Iglesias encandiló a la calle -¿quién se atrevería a negarlo?- hace unos meses. Subido al trampolín que le otorgaron la corrupción de los populares y la desidia de los socialistas, con Ciudadanos en plan equivocadamente conservador, el encanto de Pablo parecía fortalecerse a medida que pasaban las jornadas, sobre todo las preelectorales. El 20-D, por suerte – y acierto- para él, el embrujo alcanzó su clímax.
Desde entonces, desde esa misma noche electoral en la que exigió el referéndum en Cataluña, tras cometer un error tras otro, tras rectificar una y otra vez, su figura ha ido languideciendo y su sortilegio aflojando. Hoy, según los sondeos, el coste del desgaste de esas decisiones fruto de la impaciencia personal, o de la inmadurez política, alcanza una proyección de hasta 20 diputados menos en el Congreso. La magia, ya ven, esfumándose.
Demasiados órdagos; demasiados ultimátum. ¿Demasiado ego, tal vez? Desde que Iglesias quiso humillar a Sánchez asegurando que si éste iba a ser presidente sería “por una sonrisa del destino que me tendrá que agradecer”, el líder de la formación morada ha ido cosechando frustraciones. Una es el pacto de los socialistas -a quienes tanto cortejó Pablo-, con Ciudadanos; otra, el duelo adulterado pero fratricida con Íñigo Errejón.

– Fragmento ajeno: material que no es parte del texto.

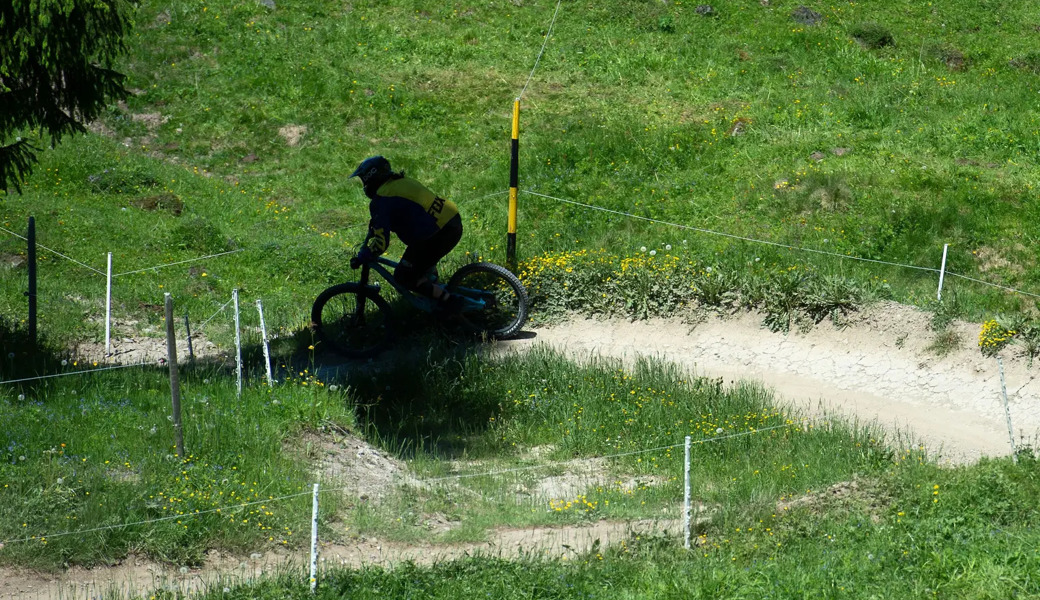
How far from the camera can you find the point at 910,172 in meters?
17.9

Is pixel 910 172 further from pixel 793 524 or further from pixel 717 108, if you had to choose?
pixel 793 524

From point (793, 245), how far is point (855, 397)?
4.83 m

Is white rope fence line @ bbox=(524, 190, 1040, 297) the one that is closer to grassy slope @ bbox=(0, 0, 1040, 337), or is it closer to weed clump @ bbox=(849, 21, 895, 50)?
grassy slope @ bbox=(0, 0, 1040, 337)

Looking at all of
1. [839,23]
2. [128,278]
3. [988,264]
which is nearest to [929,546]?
[988,264]

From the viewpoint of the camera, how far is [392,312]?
14000mm

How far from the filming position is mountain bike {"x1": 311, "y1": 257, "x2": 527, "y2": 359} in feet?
43.3

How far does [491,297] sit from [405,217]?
1602mm

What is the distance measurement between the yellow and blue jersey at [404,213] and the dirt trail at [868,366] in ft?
6.03

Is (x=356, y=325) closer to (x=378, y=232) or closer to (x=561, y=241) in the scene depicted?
(x=378, y=232)

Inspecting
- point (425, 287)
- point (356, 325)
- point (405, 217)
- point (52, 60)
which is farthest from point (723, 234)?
point (52, 60)

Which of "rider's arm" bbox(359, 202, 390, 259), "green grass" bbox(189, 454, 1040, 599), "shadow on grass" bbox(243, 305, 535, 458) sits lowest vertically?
"shadow on grass" bbox(243, 305, 535, 458)

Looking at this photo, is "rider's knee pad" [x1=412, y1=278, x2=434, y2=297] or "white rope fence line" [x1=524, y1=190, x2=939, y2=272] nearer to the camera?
"rider's knee pad" [x1=412, y1=278, x2=434, y2=297]

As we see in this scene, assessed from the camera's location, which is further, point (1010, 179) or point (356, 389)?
point (1010, 179)

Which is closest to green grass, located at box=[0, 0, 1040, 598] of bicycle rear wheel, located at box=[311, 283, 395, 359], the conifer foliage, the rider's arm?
bicycle rear wheel, located at box=[311, 283, 395, 359]
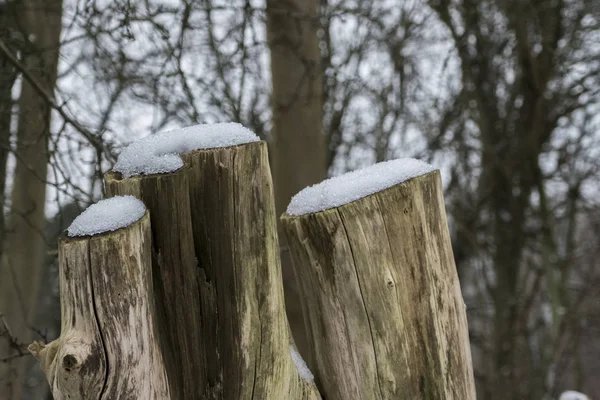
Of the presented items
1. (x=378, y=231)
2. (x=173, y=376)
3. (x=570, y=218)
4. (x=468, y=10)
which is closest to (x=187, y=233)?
(x=173, y=376)

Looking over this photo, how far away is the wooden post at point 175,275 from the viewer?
1.42 meters

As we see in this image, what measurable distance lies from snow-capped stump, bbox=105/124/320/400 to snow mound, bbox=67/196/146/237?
5cm

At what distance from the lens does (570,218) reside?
7379 millimetres

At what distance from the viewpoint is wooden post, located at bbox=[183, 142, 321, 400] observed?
1.46m

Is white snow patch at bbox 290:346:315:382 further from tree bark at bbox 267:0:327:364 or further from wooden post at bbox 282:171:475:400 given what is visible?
tree bark at bbox 267:0:327:364

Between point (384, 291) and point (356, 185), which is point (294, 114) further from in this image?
point (384, 291)

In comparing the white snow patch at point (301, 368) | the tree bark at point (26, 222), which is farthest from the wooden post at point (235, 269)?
the tree bark at point (26, 222)

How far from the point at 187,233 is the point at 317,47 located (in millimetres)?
3323

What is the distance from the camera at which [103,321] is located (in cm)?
127

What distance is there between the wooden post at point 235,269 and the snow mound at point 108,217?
0.16m

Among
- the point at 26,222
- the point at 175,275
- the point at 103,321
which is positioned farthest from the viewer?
the point at 26,222

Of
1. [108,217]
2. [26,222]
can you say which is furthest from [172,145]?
[26,222]

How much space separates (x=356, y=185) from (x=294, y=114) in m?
2.94

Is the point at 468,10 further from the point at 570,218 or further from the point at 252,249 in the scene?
the point at 252,249
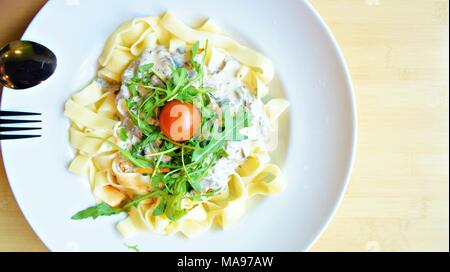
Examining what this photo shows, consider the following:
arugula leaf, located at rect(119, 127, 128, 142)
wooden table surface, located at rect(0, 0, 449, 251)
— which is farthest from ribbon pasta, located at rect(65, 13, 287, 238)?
wooden table surface, located at rect(0, 0, 449, 251)

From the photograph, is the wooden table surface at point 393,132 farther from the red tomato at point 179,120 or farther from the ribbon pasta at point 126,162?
the red tomato at point 179,120

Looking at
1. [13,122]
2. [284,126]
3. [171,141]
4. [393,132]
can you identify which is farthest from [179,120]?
[393,132]

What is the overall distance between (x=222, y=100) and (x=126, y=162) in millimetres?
710

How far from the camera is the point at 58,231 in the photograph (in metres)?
2.37

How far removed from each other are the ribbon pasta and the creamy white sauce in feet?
0.20

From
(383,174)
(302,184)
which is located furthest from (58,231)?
(383,174)

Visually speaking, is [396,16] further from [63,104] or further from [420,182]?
[63,104]

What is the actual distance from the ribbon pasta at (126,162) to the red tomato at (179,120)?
0.40 meters

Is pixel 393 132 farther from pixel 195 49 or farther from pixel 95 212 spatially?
pixel 95 212

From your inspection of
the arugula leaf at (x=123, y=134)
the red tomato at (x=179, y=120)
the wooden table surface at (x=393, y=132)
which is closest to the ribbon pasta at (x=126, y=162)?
the arugula leaf at (x=123, y=134)

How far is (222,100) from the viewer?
2.36m

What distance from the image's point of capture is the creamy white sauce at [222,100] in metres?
2.37
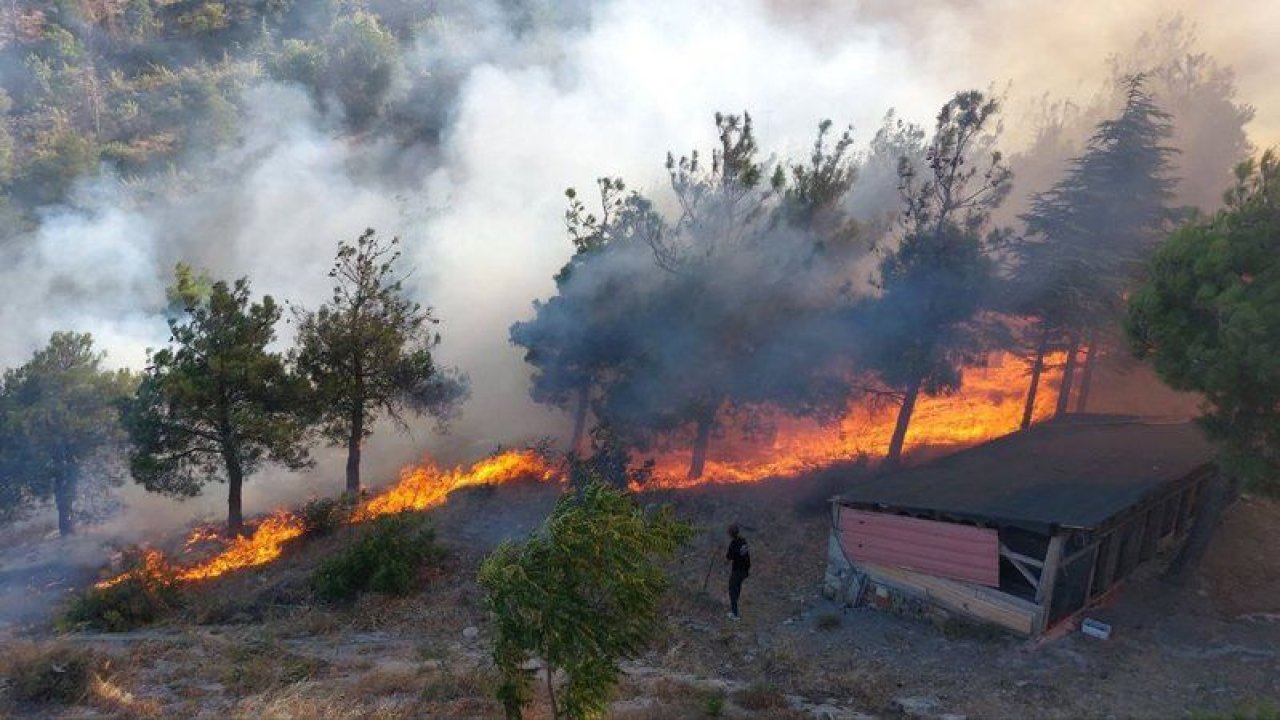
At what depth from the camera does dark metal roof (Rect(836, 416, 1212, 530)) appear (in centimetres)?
1504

Tal vez le ha embriagado el éxito, el que resulta indudable atribuirle si se examina su influencia desde las elecciones al Parlamento europeo de mayo de 2014 cuando, con tan solo tres meses de existencia, Podemos asombró a todos con sus cinco escaños. Quizá es solo que Iglesias gestiona mejor las tinieblas que las conquistas. Como esos jugadores de tenis que juegan mucho mejor cuando van perdiendo que cuando se ven, holgados y seguros, cerca de liquidar al rival.
En la cima, los vientos dominantes que zarandean a Iglesias parecen soplar desde el absolutismo y, tal vez por eso, convierte la represión, aquello contra lo que más debería luchar, en un arma interna. Sergio Pascual, el ex secretario de Organización de Podemos, conoce los detalles.
Cuando aún contaba con gran parte del hechizo que lo encumbró, puño en alto y vaqueros caídos, pedía vicepresidencias para sí mismo y ministerios para su formación. Le quiso precisar el Gobierno al PSOE, uno desde que hubiera devorado a su rival con toda comodidad.
Últimamente, contra la indefinición y los ingenuos malabarismos de Sánchez, Pablo ya solo acierta a ofrecer casi cualquier cosa para conformar ese Gobierno de cambio que supondría una coalición de izquierdas. Pero ni así seduce ya el desaparecido encanto de Iglesias.
Ya ven, a veces, la magia va y, sin causas específicas, sin razones excesivas, se pierde.